Notas al margen
David Fernández
Del cinismo de Sánchez a la torpeza de Feijóo
DORMIR pocas horas tiene algunas ventajas, también inconvenientes, pero disponer de más tiempo permite, por ejemplo, seguir algunos programas de radio sobre temas esotéricos, reservados para la madrugada y una escasa audiencia.
Me refiero a programas del estilo y contenido del conocido 'Cuarto Milenio' de la Cuatro y algunos programas similares de las emisoras de radio.
Hablaban una de estas noches de "experiencias cercanas a la muerte" de personas que habían vivido situaciones límite entre la vida y la muerte sometidos a un proceso anestesiante durante una intervención quirúrgica o por un accidente.
Quienes participaban en el programa estaban avalados por titulaciones y experiencia profesional. Psiquiatras, doctores en medicina, periodistas, investigadores, todos "expertos" en estas cuestiones y narraban situaciones vividas muy de cerca, citando lo descrito por quienes habían pasado por estas experiencias y lo habían plasmado en libros o artículos -'Al otro lado del túnel' o 'Un camino hacia la luz en el umbral de la muerte'- y eran, a su vez, personas merecedoras de toda credibilidad.
De todo el contenido del programa me llamó extraordinariamente la atención una parte en la que todos los contertulios parecían estar de acuerdo: la diferencia entre cerebro y mente.
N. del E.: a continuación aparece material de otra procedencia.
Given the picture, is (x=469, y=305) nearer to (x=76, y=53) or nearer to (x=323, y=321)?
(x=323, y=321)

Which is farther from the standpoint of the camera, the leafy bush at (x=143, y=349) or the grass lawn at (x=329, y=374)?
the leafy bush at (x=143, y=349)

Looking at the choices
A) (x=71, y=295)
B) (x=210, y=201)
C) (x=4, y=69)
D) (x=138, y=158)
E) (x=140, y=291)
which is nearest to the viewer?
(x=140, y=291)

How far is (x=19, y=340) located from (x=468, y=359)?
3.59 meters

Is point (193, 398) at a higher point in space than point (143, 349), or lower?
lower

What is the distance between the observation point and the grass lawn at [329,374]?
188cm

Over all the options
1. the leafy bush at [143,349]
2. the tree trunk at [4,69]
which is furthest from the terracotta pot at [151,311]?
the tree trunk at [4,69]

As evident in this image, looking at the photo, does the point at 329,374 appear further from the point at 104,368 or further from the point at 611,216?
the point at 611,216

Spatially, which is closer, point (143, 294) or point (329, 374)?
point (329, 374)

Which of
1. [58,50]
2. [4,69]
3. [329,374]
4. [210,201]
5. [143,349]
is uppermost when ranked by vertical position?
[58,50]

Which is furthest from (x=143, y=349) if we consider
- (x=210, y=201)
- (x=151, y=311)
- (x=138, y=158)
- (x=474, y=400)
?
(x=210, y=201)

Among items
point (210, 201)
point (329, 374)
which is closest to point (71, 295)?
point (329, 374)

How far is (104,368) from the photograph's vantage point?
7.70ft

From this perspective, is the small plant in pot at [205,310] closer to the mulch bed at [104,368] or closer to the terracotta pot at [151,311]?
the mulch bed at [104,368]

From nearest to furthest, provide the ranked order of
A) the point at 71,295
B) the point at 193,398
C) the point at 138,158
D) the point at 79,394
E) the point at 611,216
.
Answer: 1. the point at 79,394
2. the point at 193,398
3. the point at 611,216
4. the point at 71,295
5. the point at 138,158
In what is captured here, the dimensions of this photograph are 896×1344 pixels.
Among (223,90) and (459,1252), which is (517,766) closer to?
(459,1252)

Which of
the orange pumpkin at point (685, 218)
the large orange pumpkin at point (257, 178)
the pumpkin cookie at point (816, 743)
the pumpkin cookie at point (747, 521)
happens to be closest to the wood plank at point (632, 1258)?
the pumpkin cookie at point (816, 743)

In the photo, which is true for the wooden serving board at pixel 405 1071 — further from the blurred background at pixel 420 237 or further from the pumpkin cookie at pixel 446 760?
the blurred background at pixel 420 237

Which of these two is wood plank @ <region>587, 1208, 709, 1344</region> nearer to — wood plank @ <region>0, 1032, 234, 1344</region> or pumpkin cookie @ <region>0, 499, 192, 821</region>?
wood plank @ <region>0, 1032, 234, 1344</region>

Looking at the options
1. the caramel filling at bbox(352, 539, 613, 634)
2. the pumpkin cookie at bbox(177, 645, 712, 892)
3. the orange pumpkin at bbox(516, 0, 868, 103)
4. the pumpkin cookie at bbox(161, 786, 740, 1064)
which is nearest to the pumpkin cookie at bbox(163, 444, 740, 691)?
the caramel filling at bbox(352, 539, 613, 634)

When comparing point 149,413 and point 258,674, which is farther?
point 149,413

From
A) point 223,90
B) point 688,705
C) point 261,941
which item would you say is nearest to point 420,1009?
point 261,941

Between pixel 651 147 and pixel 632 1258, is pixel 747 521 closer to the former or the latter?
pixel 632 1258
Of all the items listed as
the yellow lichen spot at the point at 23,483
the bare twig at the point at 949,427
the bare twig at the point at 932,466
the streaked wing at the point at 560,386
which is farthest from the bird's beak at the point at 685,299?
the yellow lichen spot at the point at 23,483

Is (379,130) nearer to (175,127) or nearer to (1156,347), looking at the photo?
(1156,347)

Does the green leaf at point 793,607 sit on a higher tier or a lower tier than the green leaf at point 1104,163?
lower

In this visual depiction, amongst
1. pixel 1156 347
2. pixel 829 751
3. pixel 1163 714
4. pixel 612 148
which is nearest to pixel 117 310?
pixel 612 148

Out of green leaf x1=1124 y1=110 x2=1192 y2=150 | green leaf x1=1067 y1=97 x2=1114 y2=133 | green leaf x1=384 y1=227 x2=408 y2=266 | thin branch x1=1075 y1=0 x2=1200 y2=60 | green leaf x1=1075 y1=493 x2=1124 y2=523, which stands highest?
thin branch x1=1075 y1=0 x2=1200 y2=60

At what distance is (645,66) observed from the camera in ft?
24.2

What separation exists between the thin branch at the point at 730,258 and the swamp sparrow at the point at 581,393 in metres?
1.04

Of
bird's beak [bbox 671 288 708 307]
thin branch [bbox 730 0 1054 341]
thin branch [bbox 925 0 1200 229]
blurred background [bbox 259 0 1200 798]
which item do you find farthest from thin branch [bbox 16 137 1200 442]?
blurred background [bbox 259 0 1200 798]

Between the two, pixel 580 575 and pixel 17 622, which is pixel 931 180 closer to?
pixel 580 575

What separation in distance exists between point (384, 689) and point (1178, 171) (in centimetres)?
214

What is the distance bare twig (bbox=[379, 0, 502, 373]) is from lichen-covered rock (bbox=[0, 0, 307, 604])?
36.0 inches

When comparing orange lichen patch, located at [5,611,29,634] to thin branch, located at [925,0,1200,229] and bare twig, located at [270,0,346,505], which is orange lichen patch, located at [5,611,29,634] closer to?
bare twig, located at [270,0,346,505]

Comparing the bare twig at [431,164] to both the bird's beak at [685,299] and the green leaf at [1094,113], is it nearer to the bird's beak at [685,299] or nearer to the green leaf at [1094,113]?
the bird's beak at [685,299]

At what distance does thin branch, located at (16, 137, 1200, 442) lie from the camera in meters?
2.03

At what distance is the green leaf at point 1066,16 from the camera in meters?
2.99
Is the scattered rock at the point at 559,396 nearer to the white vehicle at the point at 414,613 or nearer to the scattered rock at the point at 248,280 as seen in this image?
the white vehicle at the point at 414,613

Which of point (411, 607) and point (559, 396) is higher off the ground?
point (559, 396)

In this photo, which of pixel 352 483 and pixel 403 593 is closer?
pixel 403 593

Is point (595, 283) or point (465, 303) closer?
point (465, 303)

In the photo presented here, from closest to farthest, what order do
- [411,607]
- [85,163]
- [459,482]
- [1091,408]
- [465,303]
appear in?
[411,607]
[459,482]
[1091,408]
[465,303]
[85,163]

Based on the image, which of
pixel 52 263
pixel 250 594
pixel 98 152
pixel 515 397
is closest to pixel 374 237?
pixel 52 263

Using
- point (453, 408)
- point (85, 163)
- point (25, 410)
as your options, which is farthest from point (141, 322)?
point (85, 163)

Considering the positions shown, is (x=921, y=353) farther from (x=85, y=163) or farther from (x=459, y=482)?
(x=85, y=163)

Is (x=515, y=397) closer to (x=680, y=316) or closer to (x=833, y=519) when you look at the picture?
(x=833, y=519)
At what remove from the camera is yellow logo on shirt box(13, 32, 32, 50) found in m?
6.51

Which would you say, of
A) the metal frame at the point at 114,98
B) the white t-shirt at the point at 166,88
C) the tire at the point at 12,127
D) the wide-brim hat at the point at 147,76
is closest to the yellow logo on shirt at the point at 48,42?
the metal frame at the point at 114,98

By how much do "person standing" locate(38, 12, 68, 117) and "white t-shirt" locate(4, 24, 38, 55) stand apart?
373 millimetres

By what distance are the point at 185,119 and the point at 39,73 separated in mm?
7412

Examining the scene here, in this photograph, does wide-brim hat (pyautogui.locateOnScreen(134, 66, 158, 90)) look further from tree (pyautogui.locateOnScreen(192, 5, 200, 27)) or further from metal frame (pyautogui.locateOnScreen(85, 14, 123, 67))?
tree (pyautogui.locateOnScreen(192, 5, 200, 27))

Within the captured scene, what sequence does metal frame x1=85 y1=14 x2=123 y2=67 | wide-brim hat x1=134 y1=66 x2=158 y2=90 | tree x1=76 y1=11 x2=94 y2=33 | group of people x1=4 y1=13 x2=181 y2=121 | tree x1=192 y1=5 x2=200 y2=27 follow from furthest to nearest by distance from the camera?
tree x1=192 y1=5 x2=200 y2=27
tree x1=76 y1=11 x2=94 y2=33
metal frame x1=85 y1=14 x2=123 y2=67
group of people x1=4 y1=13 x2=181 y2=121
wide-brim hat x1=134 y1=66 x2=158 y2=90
El cerebro, algo material, que nace y muere con nosotros, cuyo funcionamiento es susceptible de estudio y manipulación, y la mente, algo inmaterial donde se "alojan" los sentimientos como el amor, el odio y otros que nos precede y sobrevive.
No profundizaban mucho más en el tema, pero para todos ellos estaba claro que esa inmaterialidad de nuestra mente no tenía por qué estar limitada en el tiempo, no estar sometida a las leyes de la vida material con un nacimiento y una muerte ciertas.
Mientras los oía, mi pensamiento, de persona creyente, trataba de dar sentido a tan sorprendentes revelaciones y esperaba que alguno de los participantes en tan interesante coloquio pronunciara la palabra a la que yo había equiparado aquella descripción de la mente inmaterial y eterna: el alma. Nadie la pronunció.